▶ **Source extract**:
* * * * *

Infix Expression Parsing

Published February 11, 2015 By Joe Savage

Compilers are complex beasts. In experimenting with writing my own recently, I’ve been exposed to a few of the elementary challenges in various stages of compilation. Having never written a compiler before, one of the first obstacles I ran into was expression parsing.

First, though, some introduction. Compilers, like most other types of software, are typically structured as a number of dependant modules. While the specific modularisation decisions vary from compiler to compiler, in theory there are around six basic stages in a traditional ‘source to object code’ translation. To briefly summarise these:

  • Tokenization / Lexical Analysis: The stream of source code characters is broken up into meaningful phrases called ‘tokens’.
  • Syntax Analysis: Tokens are checked against the grammar of the language, typically generating a ‘syntax tree’ from the token stream which defines the operations to be performed and their order.
  • Semantic Analysis: The structure generated from syntax analysis is analysed further to ensure it makes sense. Type checking is often performed at this stage.
  • Intermediate Code Generation: The tree structure representing the source program is translated into some other (typically low-level and machine-independent) representation.
  • Code Optimisation: The intermediate representation is put through a number of passes to optimise it, typically to make the code more efficient (remove redundant operations, etc.).
  • Code Generation: The intermediate representation is translated to the target assembly language.

Each of these stages contains some number of interesting problems to be solved, but I suspect the majority of people would agree that code optimisation and generation contain the most substantial challenges. In this post, however, I’m going to concentrate on the rather mature field of parsing. Particularly, parsing tokens into a syntax tree — that is, the syntax analysis stage.

* * * * *

▶ **Directives**:
1. Answer these from the post on infix expression parsing:
(a) About how many basic stages does a traditional "source to object code" translation have in theory?
(b) At which stage is type checking often performed?
(c) Which stage does the post say it will concentrate on?
2. Write out everything in the post on infix expression parsing from "Infix Expression Parsing" down to "phrases called ‘tokens’.", without any changes.
3. Pick up the post on infix expression parsing right after its last sentence and continue writing it.

▶ **Data supplied**:

* * * * *

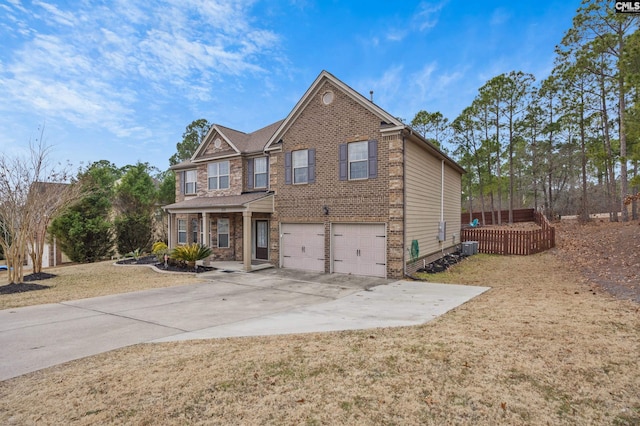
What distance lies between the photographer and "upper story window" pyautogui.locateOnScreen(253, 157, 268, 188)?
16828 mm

* * * * *

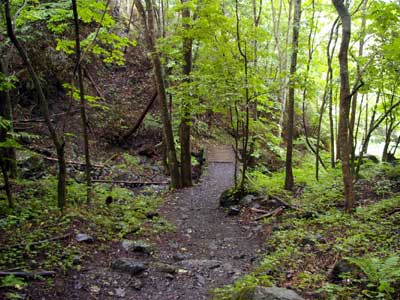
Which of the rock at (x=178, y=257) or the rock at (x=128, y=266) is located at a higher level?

* * * * *

▶ **Responses to the exercise**:
1.
(a) Around six.
(b) Semantic analysis.
(c) The syntax analysis stage, which parses tokens into a syntax tree.

2.
Infix Expression Parsing

Published February 11, 2015 By Joe Savage

Compilers are complex beasts. In experimenting with writing my own recently, I’ve been exposed to a few of the elementary challenges in various stages of compilation. Having never written a compiler before, one of the first obstacles I ran into was expression parsing.

First, though, some introduction. Compilers, like most other types of software, are typically structured as a number of dependant modules. While the specific modularisation decisions vary from compiler to compiler, in theory there are around six basic stages in a traditional ‘source to object code’ translation. To briefly summarise these:

  • Tokenization / Lexical Analysis: The stream of source code characters is broken up into meaningful phrases called ‘tokens’.

3.
A syntax tree, like any other tree, simply consists of a number of linked nodes. A syntax tree node representing the + operator might have children nodes which define the expressions to be added together, for example. Having this unambiguous representation of operations, and their order, turns out to be incredibly useful.

A basic syntax tree representing the operation ‘5 + 3’.

Top-down parsing is a method of parsing which attempts to build a syntax tree starting from a single root element by successively adding children nodes. A common method of top-down parsing is recursive descent, in which a number of procedures define each component (or ‘production’) of the grammar of the language. Furthermore, predictive recursive descent parsers perform recursive descent parsing by deciding what production to parse into the syntax tree next purely by looking ahead at what tokens follow. e.g. “I see the ‘var’ keyword, so it looks like I’ll be parsing a variable declaration into the syntax tree next!”.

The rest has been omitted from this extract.